■ **EXTRACTED RECORDS**
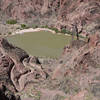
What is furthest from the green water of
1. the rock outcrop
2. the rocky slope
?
the rocky slope

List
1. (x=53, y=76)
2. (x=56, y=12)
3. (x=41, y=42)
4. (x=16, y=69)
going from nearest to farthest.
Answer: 1. (x=53, y=76)
2. (x=16, y=69)
3. (x=41, y=42)
4. (x=56, y=12)

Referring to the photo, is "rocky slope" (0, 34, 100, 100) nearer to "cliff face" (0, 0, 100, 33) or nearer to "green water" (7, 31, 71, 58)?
"green water" (7, 31, 71, 58)

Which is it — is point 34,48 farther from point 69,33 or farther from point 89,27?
point 89,27

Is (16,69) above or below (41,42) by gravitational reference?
above

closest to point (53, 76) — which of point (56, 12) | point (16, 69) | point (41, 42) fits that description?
point (16, 69)

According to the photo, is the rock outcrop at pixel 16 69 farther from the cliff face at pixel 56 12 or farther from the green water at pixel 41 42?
the cliff face at pixel 56 12

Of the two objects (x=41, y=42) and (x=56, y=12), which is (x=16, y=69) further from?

■ **TASK STATEMENT**
Copy the records from the line with "Is (16,69) above" through the end, swapping "rock outcrop" for "stone outcrop" and leaving everything else unchanged.

■ **EXPECTED ANSWER**
Is (16,69) above or below (41,42) by gravitational reference?
above

closest to point (53, 76) — which of point (56, 12) | point (16, 69) | point (41, 42) fits that description?
point (16, 69)

According to the photo, is the stone outcrop at pixel 16 69 farther from the cliff face at pixel 56 12 or farther from the green water at pixel 41 42?
the cliff face at pixel 56 12

Of the two objects (x=41, y=42) and (x=56, y=12), which is (x=16, y=69) further from?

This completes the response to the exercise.